This is the mail archive of the guile@cygnus.com mailing list for the guile project.


Index Nav: [Date Index] [Subject Index] [Author Index] [Thread Index]
Message Nav: [Date Prev] [Date Next] [Thread Prev] [Thread Next]

Re: dynamic Bindings; thread-state


Per Bothner <bothner@cygnus.com> wrote:
> > Unless I missed something, FLUID-LET can't make top-level bindings which
> > should exist for each and any thread, and about which the code which
> > creates some new thread doesn't need to know.

> Regular define seems to do what you want.

What I meant is that the same top-level name denotes a different binding
in each thread, in contrast to regular DEFINE, which denotes the same one
in each thread. FLUID-LET is necessarily related to control flow, which
restricts its usefulness to cases where the availability of a binding is
temporary and explicit.

> If a thread does not do fluid-let, it gets the binding from its parent.
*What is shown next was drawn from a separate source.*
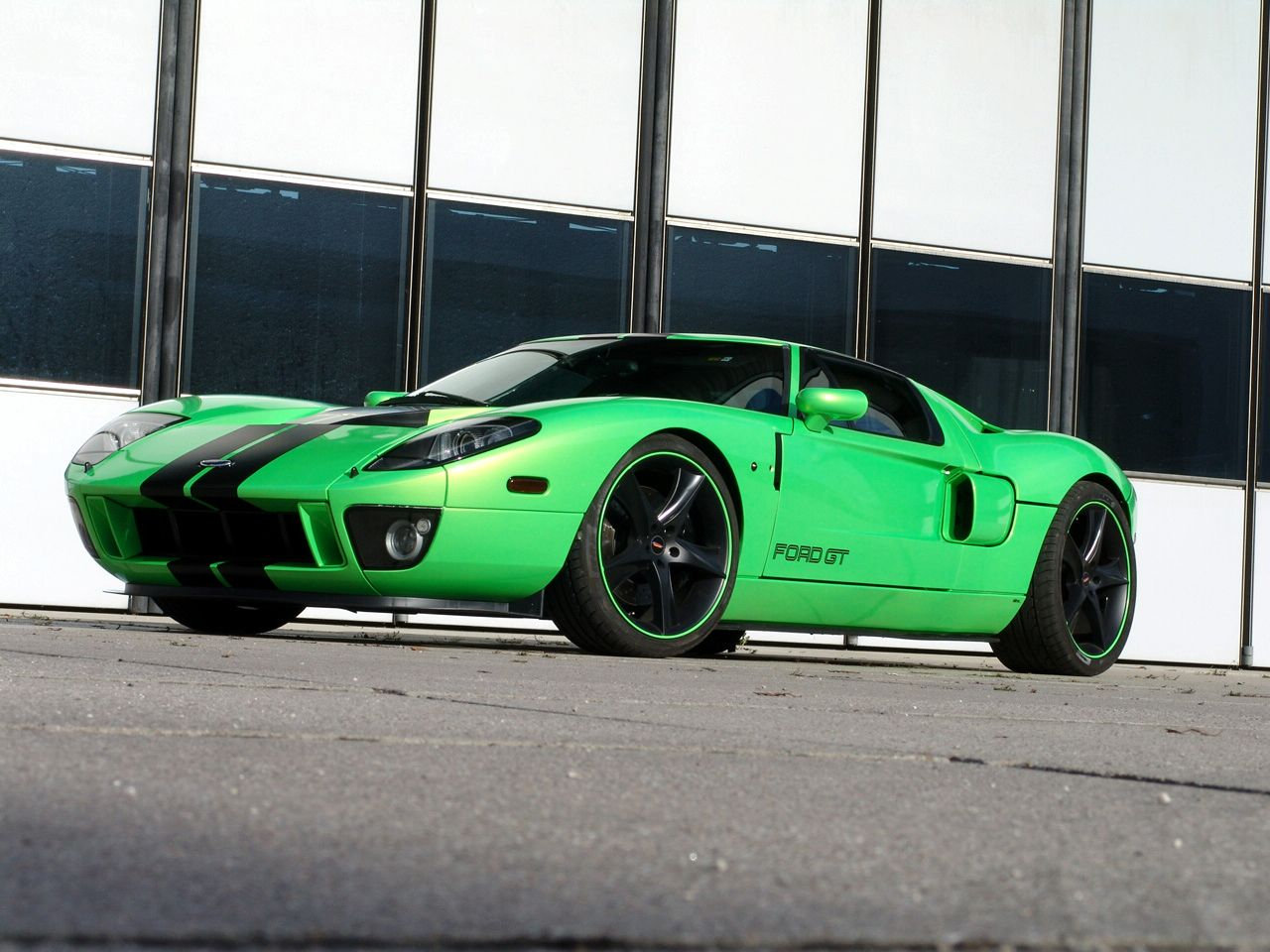 ford gt used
Though sometimes that's what I want, sometimes I want each thread (whether
old or new) to start with the same original value, independently on the state
of system, sometimes I want to allocate a fresh object for each thread, and
so on - and I want to be able to hide even the existence of such a binding
in a module, without bothering new threads or their creators to perform a
FLUID-LET. As a trivial example (which may or may not be useful in practice,
that's not the point here), think of a module giving the clock-time which
has passed since a thread was created, and which doesn't demand any explicit
notice upon thread-start. Generally, any kind of resource which is supposed
to exist in every thread, but about which the "main code" shouldn't have to
know, benefits from an expressive implicit initialization mechanism.